Quantum-Inspired Tensor Neural Networks for Option Pricing
Raj G. Patel, Chia-Wei Hsing, Serkan Sahin, Samuel Palmer, Saeed S. Jahromi, Shivam Sharma, Tomas Dominguez, Kris Tziritas, Christophe Michel, Vincent Porte, Mustafa Abid, Stephane Aubert, Pierre Castellani, Samuel Mugel, Roman Orus
TL;DR
This paper introduces Tensor Neural Networks (TNN) by replacing dense neural layers with MPO-based Tensor Network layers to efficiently solve high-dimensional parabolic PDEs arising in option pricing under the Heston model. It also presents Tensor Network Initializer (TNN Init) to accelerate convergence and reduce variance. Through extensive experiments, TNNs achieve equivalent or better accuracy than dense networks with far fewer parameters, and converge significantly faster (up to ~12x) on GPU hardware, with additional benefits in stability. The approach is demonstrated on European and Bermudan options, showing potential scalability to high-dimensional problems and complex payoff structures, and it offers a path toward memory-efficient, compute-lean ML solvers for financial PDEs.
Abstract
Recent advances in deep learning have enabled us to address the curse of dimensionality (COD) by solving problems in higher dimensions. A subset of such approaches of addressing the COD has led us to solving high-dimensional PDEs.
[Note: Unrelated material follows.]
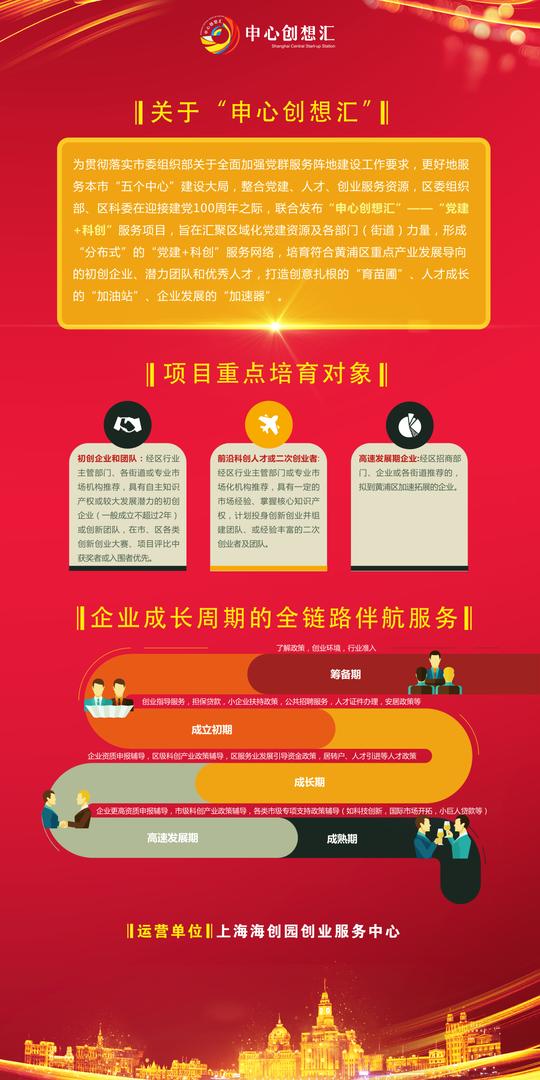 入驻企业分享丨在知乎带爆的品牌都做对了什么？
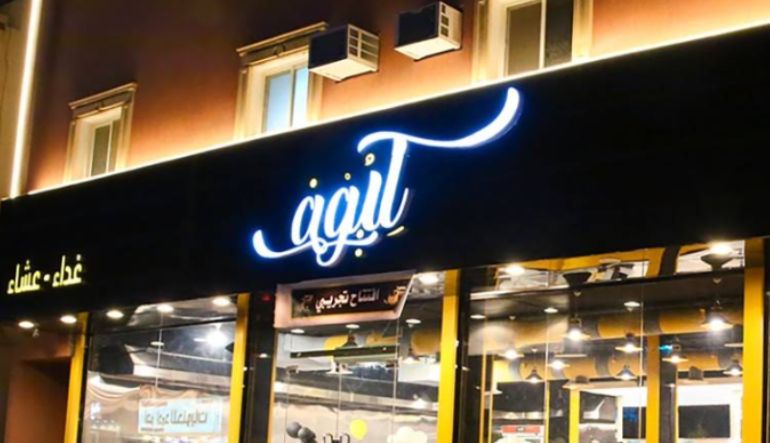 مطعم مضغوط كيوف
This has resulted in opening doors to solving a variety of real-world problems ranging from mathematical finance to stochastic control for industrial applications. Although feasible, these deep learning methods are still constrained by training time and memory. Tackling these shortcomings, Tensor Neural Networks (TNN) demonstrate that they can provide significant parameter savings while attaining the same accuracy as compared to the classical Dense Neural Network (DNN). In addition, we also show how TNN can be trained faster than DNN for the same accuracy. Besides TNN, we also introduce Tensor Network Initializer (TNN Init), a weight initialization scheme that leads to faster convergence with smaller variance for an equivalent parameter count as compared to a DNN. We benchmark TNN and TNN Init by applying them to solve the parabolic PDE associated with the Heston model, which is widely used in financial pricing theory.